Tuesday, July 1, 2014

Making the Grade: Writing Papers that Earn an "A" (the B paper)



The B paper:

Many students feel, upon getting a B grade, that they are somehow just not good enough. They are above average, just not extraordinary. Note the focus in those two sentences? The focus is on the author instead of on the writing. Instructors are not grading the person. We are grading the artifact turned in – a paper. We are looking to see if the paper has not only the material we are asking for, and how the material is presented. We are looking to see if the writer is actually interacting, intellectually, with the material we have assigned them.

See if you can see how much this differs from the “D” and “C” paper.

30 Days of Night, directed by David Slade, shows what happens when bad vampires intersect with helpless humans. That the vampires are intelligent is shown by them waiting until there would be no daylight for the humans to use to escape, destroying all the telephones as well as the cell tower, and destroying all the cars and killing the sled dogs. Once the humans are cut off from civilization and help, the vampires attack them a few at a time, in their homes and in the store, taking care to kill the people after they’ve drank their fill. They kill the humans because in this world being bitten by a vampire is all it takes to become one, and the head vampire doesn’t want too many vampires since an increase in the vampire population would call human attention to their existence, and vampires are to be thought to not exist. The sheriff is the hero as he injects himself with vampire blood to fight the lead vampire and save the few survivors. He then has enough humanity left to commit suicide in his wife’s arms as the sun comes up. I think it was a good movie.

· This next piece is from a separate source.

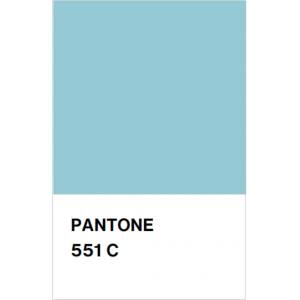 ZINTA Самозалепващи SGP етикети ZINTA 100x100мм, 2000 ет. /ролка, сини(Pantone 551C) (100X100X2000-SGP-P551C)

Clearly this paragraph is better than the C level paragraph in several ways. And the one “I” statement is a common throw-off I see in student papers. They aren’t willing to just leave the paper to stand on its own merits, but feel it necessary to add the one “me” statement.

  • It discovers a topic or theme and attempts to find internal support from the source for it.
  • The summary which is given all clearly supports the ideas under discussion.
  • It gives a clear statement of what is being discussed – which the reader needs and the assignment called for.
  • The grammar and sentence structures have all been proof-read and fixed.

So what went wrong? Why is it not an “A” response?

Because it tries to do too much. There are too many strands of thought running through it – like a brainstorm with every possible topic introduced. This is a very small assignment, but even a larger essay wouldn’t want this many ideas. Let’s take a look:

  • Vampires are evil
  • Humans are helpless
  • Vampires are intelligent: Internal proof – they destroy cars, phones, attack at night
  • Vampires don’t like daylight
  • Vampires should remain a story character, unreal
  • A new vampire would be strong enough to kill an older vampire
  • The sheriff is a hero: becomes a vampire to protect, loves his wife enough to not kill her, commit suicide rather than kill humans.

As you can see when they are broken out; there are a lot of topics here. Any one of them would have been ample for a two-hundred word paragraph. This is clearly much better than a C paper, but it tries to do too much.